[jboss-jira] [JBoss JIRA] (JGRP-1829) Failing to connect to an unavailable member blocks all message sending

Thu Apr 17 06:16:35 EDT 2014

    [ https://issues.jboss.org/browse/JGRP-1829?page=com.atlassian.jira.plugin.system.issuetabpanels:comment-tabpanel&focusedCommentId=12962477#comment-12962477 ] 

Bela Ban commented on JGRP-1829:
--------------------------------

Hmm, I assume you cause the split by shutting down the switch between sites A and B ? This means the TCP connection attempts will not return immediately, but wait until sock_conn_timeout kicks in.

In case of a split, there needs to be traffic between the 2 partitions for some time, until the failure detection protocols and VERIFY_SUSPECT are done and we have 2 separate partitions. Note that even then there is some amount of traffic: the MERGE protocols always try to reach the other side.

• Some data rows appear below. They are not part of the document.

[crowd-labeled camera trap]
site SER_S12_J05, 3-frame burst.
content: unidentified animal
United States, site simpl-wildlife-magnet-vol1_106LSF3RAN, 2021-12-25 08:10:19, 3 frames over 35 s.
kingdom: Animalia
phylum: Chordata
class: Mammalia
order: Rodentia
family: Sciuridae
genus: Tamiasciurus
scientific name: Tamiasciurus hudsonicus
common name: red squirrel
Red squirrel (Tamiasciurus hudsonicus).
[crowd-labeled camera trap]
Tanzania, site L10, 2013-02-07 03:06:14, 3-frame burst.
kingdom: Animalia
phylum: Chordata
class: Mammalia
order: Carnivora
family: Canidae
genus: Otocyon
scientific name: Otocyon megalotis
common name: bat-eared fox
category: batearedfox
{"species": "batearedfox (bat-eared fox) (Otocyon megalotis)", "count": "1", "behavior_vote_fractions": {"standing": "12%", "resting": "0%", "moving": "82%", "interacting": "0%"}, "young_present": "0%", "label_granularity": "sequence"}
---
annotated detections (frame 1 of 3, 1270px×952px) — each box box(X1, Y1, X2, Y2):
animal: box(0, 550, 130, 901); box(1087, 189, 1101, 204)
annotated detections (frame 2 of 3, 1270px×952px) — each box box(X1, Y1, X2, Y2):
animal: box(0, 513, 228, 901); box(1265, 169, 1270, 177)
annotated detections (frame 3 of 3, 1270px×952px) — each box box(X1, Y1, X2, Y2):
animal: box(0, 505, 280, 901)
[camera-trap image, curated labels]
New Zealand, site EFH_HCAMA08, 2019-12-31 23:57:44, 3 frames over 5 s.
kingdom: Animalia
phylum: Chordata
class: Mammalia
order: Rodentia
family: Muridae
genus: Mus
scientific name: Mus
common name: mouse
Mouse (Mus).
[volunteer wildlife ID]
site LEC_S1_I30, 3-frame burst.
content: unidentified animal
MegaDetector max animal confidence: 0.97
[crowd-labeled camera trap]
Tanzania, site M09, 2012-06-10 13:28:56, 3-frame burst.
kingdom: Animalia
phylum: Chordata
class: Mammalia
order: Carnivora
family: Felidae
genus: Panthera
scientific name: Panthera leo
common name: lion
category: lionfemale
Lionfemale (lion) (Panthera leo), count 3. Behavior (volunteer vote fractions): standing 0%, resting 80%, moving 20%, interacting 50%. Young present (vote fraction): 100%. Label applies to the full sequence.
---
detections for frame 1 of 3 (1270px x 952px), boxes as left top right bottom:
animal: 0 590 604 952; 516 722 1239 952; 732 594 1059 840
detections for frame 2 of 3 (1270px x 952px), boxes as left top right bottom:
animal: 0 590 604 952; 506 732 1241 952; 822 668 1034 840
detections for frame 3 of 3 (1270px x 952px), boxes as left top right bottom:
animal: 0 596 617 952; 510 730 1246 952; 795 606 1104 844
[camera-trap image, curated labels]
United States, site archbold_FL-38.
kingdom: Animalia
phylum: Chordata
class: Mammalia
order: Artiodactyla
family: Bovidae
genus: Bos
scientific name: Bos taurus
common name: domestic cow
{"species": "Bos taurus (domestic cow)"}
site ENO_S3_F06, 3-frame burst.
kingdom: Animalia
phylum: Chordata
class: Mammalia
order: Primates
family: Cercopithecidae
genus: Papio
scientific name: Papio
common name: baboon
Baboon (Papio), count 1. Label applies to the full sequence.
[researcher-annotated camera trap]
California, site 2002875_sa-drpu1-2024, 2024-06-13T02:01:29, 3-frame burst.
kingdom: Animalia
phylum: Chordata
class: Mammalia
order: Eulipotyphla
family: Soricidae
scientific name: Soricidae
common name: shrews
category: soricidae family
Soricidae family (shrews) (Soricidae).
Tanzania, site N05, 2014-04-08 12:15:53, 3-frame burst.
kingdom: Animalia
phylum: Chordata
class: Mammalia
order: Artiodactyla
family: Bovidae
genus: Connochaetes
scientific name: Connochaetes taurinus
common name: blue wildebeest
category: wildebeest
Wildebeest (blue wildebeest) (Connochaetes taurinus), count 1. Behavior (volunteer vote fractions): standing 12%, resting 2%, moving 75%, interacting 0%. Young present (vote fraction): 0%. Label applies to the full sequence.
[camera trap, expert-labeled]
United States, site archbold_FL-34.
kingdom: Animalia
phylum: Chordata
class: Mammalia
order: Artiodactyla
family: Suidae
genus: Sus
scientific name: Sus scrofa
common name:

I don't think there's an easy fix to this. One thing you could try though is to replace FD with FD_ALL and remove VERIFT_SUSPECT. Both FD_SOCK and FD_ALL have only the coordinator doing VERIFY_SUSPECT work, whereas in FD, everyone does this.

The basic issue though is that TCP is blocking and that's bad when a split occurs. With JGroups 4.0, we're moving to a non-blocking TCP impl and then this shouldn't be an issue anymore.

Another suggestion is to use UDP instead of TCP. If you cannot switch because IP multicasting is not provided (e.g. in a cloud environment), you could still use UDP datagrams (UDP.ip_mcast=false).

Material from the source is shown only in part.